The sample inputs are good as a smoke test, but they're often not good indicators that your program can handle the more extreme test cases too. You should always test with more than the sample inputs. If my calculations are correct, your program will produce the wrong result for the following input:
999000 999250
For reference, the expected output for this is:
999000 999250 321
There, I narrowed your search space down to 251 cycles :) Now get your debugger and finish the job.
Anyway, what follows is the full explanation and solution in spoiler markup. Mouse over the blank space if you want to read it, stay put if you want to figure it yourself.

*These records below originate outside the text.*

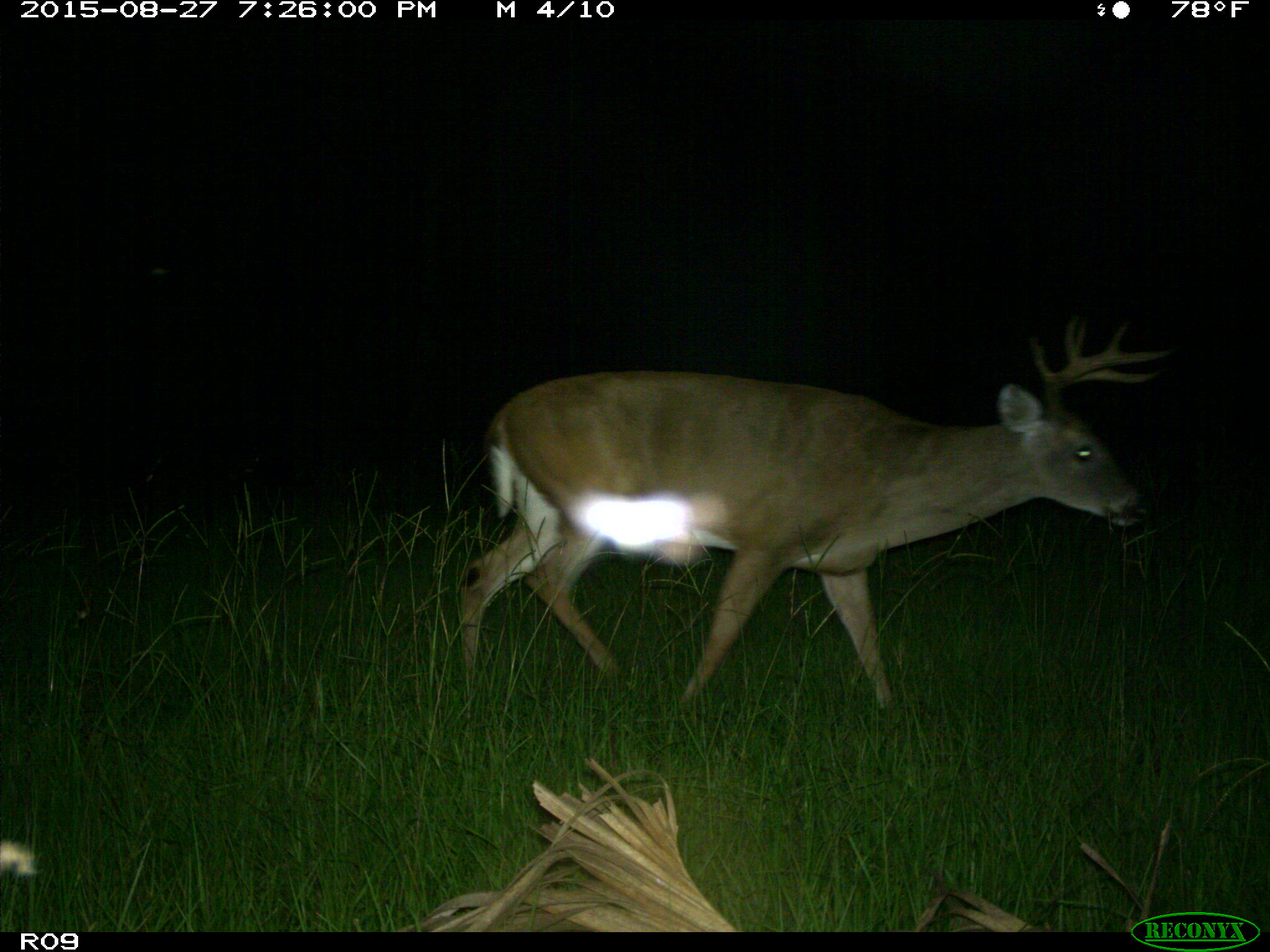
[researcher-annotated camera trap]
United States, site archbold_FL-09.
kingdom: Animalia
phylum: Chordata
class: Mammalia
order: Artiodactyla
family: Cervidae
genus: Odocoileus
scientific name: Odocoileus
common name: deer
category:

The problem states that i and j are less than one million and that no operation overflows a 32-bit integer. This means that no intermediate result will be larger than 4294967295. However, an int is a signed type, so, even if it has 32-bits, it only has 31 bits for the absolute value, and thus cannot fit any number larger than 2147483647. Numbers larger than these occur in the cycles of for several Ns in the problem range, one of which is 999167. Using an unsigned 32 bit integer is one solution.
There is nothing mystery. The largest intermediate number overflows 31-bit of the signed integer. You need to declare record.number and nextNumber as unsigned int.